**MATERIAL SHOWN**
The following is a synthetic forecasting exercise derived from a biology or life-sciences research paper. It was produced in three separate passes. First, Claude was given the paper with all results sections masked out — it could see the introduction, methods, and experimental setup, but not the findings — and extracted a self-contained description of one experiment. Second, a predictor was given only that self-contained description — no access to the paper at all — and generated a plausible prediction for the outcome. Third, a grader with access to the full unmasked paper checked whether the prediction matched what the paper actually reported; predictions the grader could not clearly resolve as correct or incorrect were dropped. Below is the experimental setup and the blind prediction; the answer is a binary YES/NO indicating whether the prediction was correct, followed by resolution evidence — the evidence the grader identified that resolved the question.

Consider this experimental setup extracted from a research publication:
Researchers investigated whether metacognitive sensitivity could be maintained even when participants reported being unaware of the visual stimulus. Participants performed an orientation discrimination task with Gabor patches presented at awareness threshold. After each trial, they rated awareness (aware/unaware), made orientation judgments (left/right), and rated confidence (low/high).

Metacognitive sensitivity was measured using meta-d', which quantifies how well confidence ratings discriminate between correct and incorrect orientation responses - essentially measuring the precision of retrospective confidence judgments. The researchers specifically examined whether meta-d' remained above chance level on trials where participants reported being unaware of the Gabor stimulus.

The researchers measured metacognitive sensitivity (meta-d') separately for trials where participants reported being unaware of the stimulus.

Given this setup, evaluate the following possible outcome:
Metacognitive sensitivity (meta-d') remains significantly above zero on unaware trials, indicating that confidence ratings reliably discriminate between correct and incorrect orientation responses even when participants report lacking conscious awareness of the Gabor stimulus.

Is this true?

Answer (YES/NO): YES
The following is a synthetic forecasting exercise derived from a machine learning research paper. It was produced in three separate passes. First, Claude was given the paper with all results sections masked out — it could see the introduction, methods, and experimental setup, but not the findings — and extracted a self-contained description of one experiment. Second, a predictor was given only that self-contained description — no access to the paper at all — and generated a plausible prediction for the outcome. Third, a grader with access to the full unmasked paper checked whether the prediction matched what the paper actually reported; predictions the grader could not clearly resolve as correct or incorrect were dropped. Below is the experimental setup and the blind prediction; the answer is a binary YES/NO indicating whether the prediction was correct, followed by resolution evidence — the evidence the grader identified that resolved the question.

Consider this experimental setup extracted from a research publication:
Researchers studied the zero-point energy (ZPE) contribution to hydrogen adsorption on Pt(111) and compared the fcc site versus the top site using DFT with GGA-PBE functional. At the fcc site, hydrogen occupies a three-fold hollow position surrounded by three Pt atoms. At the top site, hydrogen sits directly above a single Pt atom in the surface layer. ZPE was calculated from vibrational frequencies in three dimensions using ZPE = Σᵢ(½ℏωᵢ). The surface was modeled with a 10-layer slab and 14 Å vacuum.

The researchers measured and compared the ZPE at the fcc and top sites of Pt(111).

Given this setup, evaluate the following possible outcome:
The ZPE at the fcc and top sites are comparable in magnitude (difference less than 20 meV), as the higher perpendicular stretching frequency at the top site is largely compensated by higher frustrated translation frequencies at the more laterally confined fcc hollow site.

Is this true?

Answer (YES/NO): NO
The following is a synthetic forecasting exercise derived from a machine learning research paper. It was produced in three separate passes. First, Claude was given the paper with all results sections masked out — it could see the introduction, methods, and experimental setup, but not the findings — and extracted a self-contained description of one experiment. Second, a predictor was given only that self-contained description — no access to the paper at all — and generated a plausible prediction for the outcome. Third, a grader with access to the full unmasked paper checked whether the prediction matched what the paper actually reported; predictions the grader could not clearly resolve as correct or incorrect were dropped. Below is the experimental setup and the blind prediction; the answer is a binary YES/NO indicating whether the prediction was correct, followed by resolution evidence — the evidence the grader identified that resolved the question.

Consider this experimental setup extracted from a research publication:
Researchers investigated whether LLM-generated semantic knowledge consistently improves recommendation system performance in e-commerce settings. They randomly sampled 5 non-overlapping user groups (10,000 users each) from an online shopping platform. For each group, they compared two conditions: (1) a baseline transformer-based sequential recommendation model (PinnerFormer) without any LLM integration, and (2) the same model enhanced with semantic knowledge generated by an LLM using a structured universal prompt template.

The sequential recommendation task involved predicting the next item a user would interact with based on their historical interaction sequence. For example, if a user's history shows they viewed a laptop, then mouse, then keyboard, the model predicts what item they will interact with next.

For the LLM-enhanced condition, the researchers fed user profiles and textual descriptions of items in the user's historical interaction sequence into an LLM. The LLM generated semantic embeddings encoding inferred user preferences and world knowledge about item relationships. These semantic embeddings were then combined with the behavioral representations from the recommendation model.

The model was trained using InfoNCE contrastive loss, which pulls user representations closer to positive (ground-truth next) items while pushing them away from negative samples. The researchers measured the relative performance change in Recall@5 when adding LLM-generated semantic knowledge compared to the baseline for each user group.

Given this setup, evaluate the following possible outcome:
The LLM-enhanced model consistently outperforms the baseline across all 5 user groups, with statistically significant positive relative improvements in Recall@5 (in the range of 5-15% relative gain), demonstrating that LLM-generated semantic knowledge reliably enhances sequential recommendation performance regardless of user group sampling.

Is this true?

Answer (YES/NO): NO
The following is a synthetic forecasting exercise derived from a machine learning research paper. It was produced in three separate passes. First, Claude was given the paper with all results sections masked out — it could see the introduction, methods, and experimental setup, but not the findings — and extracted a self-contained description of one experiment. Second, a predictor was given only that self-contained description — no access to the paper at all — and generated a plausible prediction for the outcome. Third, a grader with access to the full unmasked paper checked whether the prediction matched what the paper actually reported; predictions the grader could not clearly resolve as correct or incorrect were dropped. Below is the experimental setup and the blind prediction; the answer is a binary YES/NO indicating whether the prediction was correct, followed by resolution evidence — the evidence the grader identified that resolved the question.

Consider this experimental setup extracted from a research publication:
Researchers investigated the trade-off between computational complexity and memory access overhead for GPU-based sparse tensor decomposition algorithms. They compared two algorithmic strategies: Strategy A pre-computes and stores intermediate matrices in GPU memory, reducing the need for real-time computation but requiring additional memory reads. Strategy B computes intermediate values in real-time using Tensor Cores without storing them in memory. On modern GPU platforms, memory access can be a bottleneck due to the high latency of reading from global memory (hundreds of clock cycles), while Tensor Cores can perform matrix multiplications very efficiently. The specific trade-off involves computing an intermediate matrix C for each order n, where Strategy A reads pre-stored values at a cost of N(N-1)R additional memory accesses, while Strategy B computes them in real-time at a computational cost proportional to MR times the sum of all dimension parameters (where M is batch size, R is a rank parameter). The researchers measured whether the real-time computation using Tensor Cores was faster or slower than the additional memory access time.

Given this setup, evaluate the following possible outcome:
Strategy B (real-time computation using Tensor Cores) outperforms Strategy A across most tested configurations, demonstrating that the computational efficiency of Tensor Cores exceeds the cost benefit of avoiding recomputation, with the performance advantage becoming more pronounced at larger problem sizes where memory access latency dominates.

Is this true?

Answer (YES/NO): YES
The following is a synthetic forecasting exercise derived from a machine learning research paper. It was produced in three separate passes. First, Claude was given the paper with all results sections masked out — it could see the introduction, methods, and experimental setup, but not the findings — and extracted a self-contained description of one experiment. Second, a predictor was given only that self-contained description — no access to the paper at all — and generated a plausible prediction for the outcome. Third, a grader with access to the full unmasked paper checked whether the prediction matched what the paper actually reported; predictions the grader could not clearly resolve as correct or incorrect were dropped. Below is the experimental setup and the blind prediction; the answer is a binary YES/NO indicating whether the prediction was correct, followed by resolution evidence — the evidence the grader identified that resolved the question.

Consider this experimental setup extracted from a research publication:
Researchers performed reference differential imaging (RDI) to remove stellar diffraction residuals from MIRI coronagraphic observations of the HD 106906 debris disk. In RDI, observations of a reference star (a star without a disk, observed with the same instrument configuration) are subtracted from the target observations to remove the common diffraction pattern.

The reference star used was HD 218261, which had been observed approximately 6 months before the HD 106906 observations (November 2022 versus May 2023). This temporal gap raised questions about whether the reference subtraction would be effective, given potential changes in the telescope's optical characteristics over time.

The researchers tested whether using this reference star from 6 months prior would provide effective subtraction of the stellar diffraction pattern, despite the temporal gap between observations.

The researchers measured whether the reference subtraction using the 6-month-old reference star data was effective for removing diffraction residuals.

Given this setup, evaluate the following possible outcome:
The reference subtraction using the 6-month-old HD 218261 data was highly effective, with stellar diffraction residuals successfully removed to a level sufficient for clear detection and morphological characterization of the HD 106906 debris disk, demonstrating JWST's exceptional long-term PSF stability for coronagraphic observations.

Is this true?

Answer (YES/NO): YES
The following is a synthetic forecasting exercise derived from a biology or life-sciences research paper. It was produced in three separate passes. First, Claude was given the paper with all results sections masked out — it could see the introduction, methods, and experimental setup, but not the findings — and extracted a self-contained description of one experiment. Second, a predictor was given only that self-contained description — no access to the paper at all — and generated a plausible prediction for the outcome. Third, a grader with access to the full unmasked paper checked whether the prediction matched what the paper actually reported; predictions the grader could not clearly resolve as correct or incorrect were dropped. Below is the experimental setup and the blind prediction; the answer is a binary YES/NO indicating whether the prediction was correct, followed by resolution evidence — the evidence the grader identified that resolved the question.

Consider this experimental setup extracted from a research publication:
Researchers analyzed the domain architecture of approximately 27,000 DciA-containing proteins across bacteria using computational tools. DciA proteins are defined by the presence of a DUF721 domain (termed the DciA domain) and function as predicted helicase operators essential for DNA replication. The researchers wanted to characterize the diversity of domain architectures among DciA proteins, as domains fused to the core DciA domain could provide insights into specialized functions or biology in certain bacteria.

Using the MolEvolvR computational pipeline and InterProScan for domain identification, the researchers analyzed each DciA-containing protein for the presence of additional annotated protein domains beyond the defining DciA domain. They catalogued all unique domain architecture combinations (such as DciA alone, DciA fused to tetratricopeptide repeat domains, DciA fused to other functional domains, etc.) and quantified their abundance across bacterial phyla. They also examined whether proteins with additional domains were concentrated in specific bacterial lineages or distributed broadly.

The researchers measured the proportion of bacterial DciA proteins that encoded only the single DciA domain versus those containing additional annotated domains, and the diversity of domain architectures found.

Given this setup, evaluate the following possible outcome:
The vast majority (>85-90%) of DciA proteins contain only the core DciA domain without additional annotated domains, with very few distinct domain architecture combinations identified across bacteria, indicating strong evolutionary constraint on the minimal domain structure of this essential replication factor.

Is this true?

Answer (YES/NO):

**TASK ITEM**
A single number is the answer: how many lines of the entries above contain "unaware"?

**TASK ANSWER**
4